In 2017, the International Ocean Discovery Program (IODP) drilled deep-sea sediment cores from the Mentelle Basin in the southeast Indian Ocean. Scientists from the Institute of Oceanology of the Chinese Academy of Sciences (IOCAS) combined the analysis of the siliciclastic mass accumulation rate, grain sizeclay minerals, and elemental composition of the sediments to reconstruct the paleoclimatic evolution in the middle latitudes of the southern hemisphere.

Due to the northward drift of the Australian plate since the Cenozoic, the Mentelle basin and Australia were closer to Antarctica in the Miocene than it is now. At the same time, the westerlies have been prevailing in the middle latitudes of the southern hemisphere and playing an important role in the precipitation of southwest Australia. That makes the Mentelle basin an ideal target area for studying the interaction among the cryosphere (e.g., AIS fluctuations), hydrosphere (e.g., the hydrography of South Ocean), and lithosphere (e.g., Australia plate drift and continental weathering), and atmosphere (e.g., mid-latitude westerlies).

The research results show that the amount of terrigenous material transported from southwest Australia to the ocean increased significantly, and the contribution of the fluvial component was more than that of the aeolian dust component 13 million years ago. Scientists consider that it became wetter and the continental chemical weathering became stronger in southwest Australia after the late middle Miocene.

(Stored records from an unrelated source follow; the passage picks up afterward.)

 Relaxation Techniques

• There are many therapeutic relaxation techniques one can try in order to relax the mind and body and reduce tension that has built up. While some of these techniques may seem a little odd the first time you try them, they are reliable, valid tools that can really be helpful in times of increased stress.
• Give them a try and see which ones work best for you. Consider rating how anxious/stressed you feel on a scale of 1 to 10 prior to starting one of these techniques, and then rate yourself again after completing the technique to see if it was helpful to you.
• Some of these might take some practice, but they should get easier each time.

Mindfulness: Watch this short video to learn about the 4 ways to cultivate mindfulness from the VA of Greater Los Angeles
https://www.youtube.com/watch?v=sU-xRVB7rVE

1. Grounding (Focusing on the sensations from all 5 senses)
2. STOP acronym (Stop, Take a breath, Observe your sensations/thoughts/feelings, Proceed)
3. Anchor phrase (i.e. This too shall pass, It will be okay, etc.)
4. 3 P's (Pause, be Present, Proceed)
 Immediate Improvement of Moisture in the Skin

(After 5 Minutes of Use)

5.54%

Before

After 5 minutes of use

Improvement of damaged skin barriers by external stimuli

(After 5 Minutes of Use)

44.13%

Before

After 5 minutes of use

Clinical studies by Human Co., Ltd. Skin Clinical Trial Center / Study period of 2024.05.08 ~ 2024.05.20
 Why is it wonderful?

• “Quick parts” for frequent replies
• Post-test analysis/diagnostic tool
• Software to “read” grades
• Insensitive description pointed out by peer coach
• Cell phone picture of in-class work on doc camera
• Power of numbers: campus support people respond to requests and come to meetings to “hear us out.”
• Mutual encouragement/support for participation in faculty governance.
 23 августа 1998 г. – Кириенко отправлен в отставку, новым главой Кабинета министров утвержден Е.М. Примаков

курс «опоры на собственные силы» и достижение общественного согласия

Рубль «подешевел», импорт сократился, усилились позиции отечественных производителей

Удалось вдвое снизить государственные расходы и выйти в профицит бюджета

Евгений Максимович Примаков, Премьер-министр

It's also found that this significant climate transition of Australia occurred right after the permanent formation of AIS with the dramatic decline of deep-sea temperatures and remarkable expansion in zonal and meridian sea surface temperature gradients. Meanwhile, the South Asian monsoon system enhanced abruptly. These consistent changes might indicate the transmission of Antarctic signals along the ocean and atmosphere to lower latitudes.

In the future, this research team will combine Nd isotopes of seawater to study the impact of AIS expansion on ocean circulation in the Indian Ocean. This research will be of great significance for the study of the climatic effects of ice sheet changes in the process of global warming.